Chess--Curses and Comforts
A little bit of paranoia doesn't hurt when you're playing chess. In fact it may help your concentration, especially if you're inclined toward a defensive posture rather than an aggressive approach. After all there is someone out to get you, and your King's safety depends on your vigilance.
As a child I never played chess, never learned. In our house we had various board games and checkers. One of my sisters was wicked good at the hop scotch of checkers and she reigned supreme. I knew of chess but was only told that it was very difficult. I did not learn to play until I married. My spouse taught me. Over time I became more interested in the game than she but while I have improved and strengthened as a player, I can hardly ever prevail on those rare occasions now when Anita and I play. It's hard to beat the one what taught ya.
When we moved to Europe in our heady days of graduate school, pre-children, I did a fair amount of teaching in Germany with the University of Maryland through the U.S. Military. I would travel from kaserne to kaserne where I had teaching assignments at the the education centers. I got around mainly by train and usually had with me a rolled up rubber chess board and a snap-lock box of pieces. In the bahnhof waiting area and nearby watering holes, all one had to do was plop down with a beverage of choice, roll out the board, set up the white and black armies and wait. Almost always some stranger came over, sat down and it was game on!
Any language barrier was a minor impediment. Conversation during a chess match is conspicuous by its absence. What is appropriate is tense silence. I won my share and lost my share.
One one occasion, the play without speaking standard was marred by an opponent who muttered to himself. After about ten moves he erupted. "Schweinhund!" he thundered at me after I had castled on the queenside. According to him that was illegal. I informed him that he was a chess moron. He cursed me some more. I then told him to "Kiss my royal Irish ass!" He left.
When I returned to the States and settled down to full time work, and began helping to gestate progeny, my interest in the sixty four square game faded. I found myself focused on other strategies of combat and survival, the world of work and worry. What got me started again was coming across chess on line. Actually not even on line at first but the program that my PC was equipped with. You needed no partner, or physical set to prepare, and no clock to rush your participation. I was amazed at how poorly I played at first. I was not succumbing to "Fool's Mate" but my blunders were patzer-like. Then I discovered that you could dial the difficulty level up or down. I obviously had set it too high. With an adjustment made, my results were more encouraging.

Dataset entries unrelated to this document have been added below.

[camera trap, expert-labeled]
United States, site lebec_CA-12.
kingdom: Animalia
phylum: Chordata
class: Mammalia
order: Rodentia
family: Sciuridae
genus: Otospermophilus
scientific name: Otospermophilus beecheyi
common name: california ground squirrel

As with anything else, you can stay at the chess board (or screen) too long. I became curious about the intersection between literature and chess. Not the literature of chess theory and practice but how the game has been represented in fiction, poetry and the arts. There are many examples that are well known. Carroll's "Through the Looking-Glass," Nabokov's The Defense and Ingmar Bergman's film "The Seventh Seal" are famous works that embrace the intricacies of chess and instantiate its perverse dilemmas. But there are many renderings of the game that have flown below the radar. For example Caissa, the goddess of chess who functions as muse emerged from a medieval poem, "Sacchia Ludus" ("The Game of Chess"). In the modern era, works by Tevis, Zweig and Beckett notwithstanding, it may be that the more accessible literary renderings are in writings that background rather than foreground the opposing armies. Julian Barnes has a lovely piece of recollection, "Playing Chess with Arthur Koestler" that provides the reader a vivid portrait of the intellectual creator of Darkness at Noon just before his planned double suicide of husband and wife. Wells Tower's story, "Executors of Important Energies," focuses on a father who is losing his focus on most things in life, save chess. He has a "glorious" moment in the park when he defeats a stronger player. "To hell with orgasms," he mused, leaning into the table. I'll take a clean rook-ending any day. I mean, Jesus, Wade, what is it? What is it that makes it such a joy to beat a man at chess?" My answer to that is the sweet savor of the tightrope tread between the appetite for destruction of the other, and the decorum demanded by the need to appear civil and considerate. There's nothing more fun than maintaining the latter while internally reveling in the former. The best combination then for an opponent is someone whom you've always regarded as a jerk and who is inferior to you at the board.
Beyond these bent delights, the real wonder of chess resides in its essential dimension of grand uselessness. We recall Oscar Wilde's Preface to The Picture of Dorian Gray which concludes: "We can forgive a man for making a useful thing as long as he does not admire it. The only excuse for making a useless thing is that one admires it intensely. All art is quite useless." I felt the truth of this ostensible paradox recently in endgame when my computer enemy queened a pawn and my next move was to deliver mate. Summum bonum!
I have the feeling that I'm regaining my chessic mojo. After twenty games, I had a win percentage in the 70s. I moved to the next level. After fourteen games I have an 80% success rate. Should I dial to the next notch up? I know, pride goeth before the fall. But absolutely nothing is at stake. That's the beauty of the beast.
1 Comments:
I still remember you teaching me to play chess Dad! The Knight was my favorite piece (which, looking back, makes sense, because I was young, and it moved in an especially "cool" way, and it was a piece that looked like a horse, and I liked horses!)